Give everything from the line containing "Considering the photo, if" down to the end of the material as a JSON list of strings, one string per line, with blank lines left out.

Records from a dataset:
━━━━━━━━━━━━━━━━━━━━━━━━━━━━━━
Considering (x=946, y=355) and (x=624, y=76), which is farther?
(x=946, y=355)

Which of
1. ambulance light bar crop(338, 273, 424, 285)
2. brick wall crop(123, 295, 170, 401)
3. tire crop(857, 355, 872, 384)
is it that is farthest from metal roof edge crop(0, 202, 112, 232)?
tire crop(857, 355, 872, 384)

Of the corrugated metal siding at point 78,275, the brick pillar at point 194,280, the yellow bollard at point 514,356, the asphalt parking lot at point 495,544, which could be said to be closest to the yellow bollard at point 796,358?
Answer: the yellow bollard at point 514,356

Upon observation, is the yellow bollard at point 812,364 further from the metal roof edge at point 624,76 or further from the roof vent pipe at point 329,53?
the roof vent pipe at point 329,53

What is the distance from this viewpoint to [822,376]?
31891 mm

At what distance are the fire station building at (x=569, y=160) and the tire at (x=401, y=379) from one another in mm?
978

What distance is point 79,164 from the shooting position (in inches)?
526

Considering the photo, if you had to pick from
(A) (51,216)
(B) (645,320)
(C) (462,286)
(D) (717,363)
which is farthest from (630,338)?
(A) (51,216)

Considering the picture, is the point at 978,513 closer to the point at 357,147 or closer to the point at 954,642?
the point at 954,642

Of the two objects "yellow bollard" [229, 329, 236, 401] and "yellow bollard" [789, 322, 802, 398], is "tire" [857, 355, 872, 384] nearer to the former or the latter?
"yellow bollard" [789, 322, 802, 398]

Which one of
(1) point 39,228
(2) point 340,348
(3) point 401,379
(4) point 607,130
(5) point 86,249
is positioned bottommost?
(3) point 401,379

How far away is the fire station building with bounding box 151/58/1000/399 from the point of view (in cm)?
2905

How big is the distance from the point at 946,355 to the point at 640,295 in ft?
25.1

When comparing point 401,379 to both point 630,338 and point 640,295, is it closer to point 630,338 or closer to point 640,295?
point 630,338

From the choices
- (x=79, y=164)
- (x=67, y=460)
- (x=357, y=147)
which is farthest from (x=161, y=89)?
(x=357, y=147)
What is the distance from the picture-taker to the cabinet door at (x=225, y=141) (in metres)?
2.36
━━━━━━━━━━━━━━━━━━━━━━━━━━━━━━
**COMPLETE OUTPUT:**
[
  "Considering the photo, if you had to pick from",
  "(A) (51,216)",
  "(B) (645,320)",
  "(C) (462,286)",
  "(D) (717,363)",
  "which is farthest from (630,338)?",
  "(A) (51,216)",
  "Considering the picture, is the point at 978,513 closer to the point at 357,147 or closer to the point at 954,642?",
  "the point at 954,642",
  "Of the two objects \"yellow bollard\" [229, 329, 236, 401] and \"yellow bollard\" [789, 322, 802, 398], is \"tire\" [857, 355, 872, 384] nearer to the former or the latter?",
  "\"yellow bollard\" [789, 322, 802, 398]",
  "Which one of",
  "(1) point 39,228",
  "(2) point 340,348",
  "(3) point 401,379",
  "(4) point 607,130",
  "(5) point 86,249",
  "is positioned bottommost?",
  "(3) point 401,379",
  "How far away is the fire station building with bounding box 151/58/1000/399 from the point of view (in cm)?",
  "2905",
  "How big is the distance from the point at 946,355 to the point at 640,295 in ft?",
  "25.1",
  "When comparing point 401,379 to both point 630,338 and point 640,295, is it closer to point 630,338 or closer to point 640,295?",
  "point 630,338",
  "From the choices",
  "- (x=79, y=164)",
  "- (x=67, y=460)",
  "- (x=357, y=147)",
  "which is farthest from (x=161, y=89)?",
  "(x=357, y=147)",
  "What is the distance from the picture-taker to the cabinet door at (x=225, y=141) (in metres)?",
  "2.36"
]